Written task
In the entries below, print the lines from the line with "Of the candidates in" to the line with "which is nearest", both included, reproducing each one character for character.

Start Supplied records

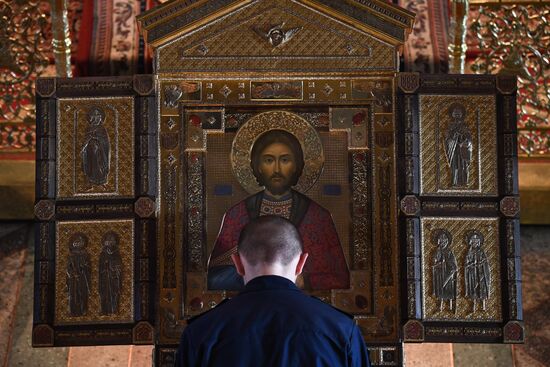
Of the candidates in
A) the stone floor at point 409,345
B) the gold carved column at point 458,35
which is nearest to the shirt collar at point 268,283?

End Supplied records
Start Supplied records

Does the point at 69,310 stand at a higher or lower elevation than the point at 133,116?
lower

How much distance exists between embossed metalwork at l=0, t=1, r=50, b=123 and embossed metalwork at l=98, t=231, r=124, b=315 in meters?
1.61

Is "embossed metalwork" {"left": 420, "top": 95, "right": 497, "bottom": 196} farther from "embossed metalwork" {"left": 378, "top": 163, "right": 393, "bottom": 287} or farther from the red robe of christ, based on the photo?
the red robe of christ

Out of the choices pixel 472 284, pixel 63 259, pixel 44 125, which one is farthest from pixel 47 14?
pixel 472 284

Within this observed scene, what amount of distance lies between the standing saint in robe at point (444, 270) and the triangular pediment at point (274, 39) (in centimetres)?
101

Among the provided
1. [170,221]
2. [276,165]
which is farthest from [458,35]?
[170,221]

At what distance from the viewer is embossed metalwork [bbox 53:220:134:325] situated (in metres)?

End Supplied records

Full answer
Of the candidates in
A) the stone floor at point 409,345
B) the gold carved column at point 458,35
which is nearest to the shirt collar at point 268,283?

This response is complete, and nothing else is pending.